» **Page text**:
Content starts

Investing in Police Yields Quantifiable Benefits in Preventing Crime
RAND Review News for Summer 2010
Investing in Police Yields Quantifiable Benefits in Preventing Crime
Existing research on the costs of crime and the effectiveness of police can be used to create credible cost-benefit analyses of the value of investing in more police officers, according to a RAND study.
“Many cities face financial difficulties and have to make tough choices about how to spend taxpayers’ money,” said Paul Heaton, the study’s author and an associate economist at RAND. “The best available research suggests that police officers generate considerable value in economic terms.”
The costs of crime include those borne by victims, insurers, government, and society at large. The costs also include those that are tangible, such as a victim’s medical bills or lost productivity, and those that are intangible, such as reduced quality of life in a crime-ridden neighborhood.
The large net benefits come mostly from averting homicides.
The study estimates the cost of crime in seven major cities. Crime costs the residents of Dallas approximately $3.4 billion annually, or 4 percent of that city’s economic activity, while annual crime costs for residents of Chicago are roughly $8.3 billion, or nearly 6 percent of Chicago’s economic activity.

Content ends

» **Supplied data**:
Content starts

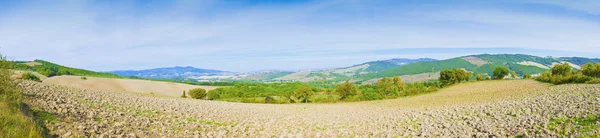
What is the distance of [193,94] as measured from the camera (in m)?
103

Content ends

» **Work required**:
Answer these questions from the text on investing in police:
(a) Who wrote the study, and what is his position at RAND?
(b) What do the large net benefits come mostly from?
(c) Roughly how much does crime cost Chicago residents each year?

» **Result for this task**:
(a) Paul Heaton, an associate economist at RAND.
(b) Averting homicides.
(c) About $8.3 billion, or nearly 6 percent of Chicago's economic activity.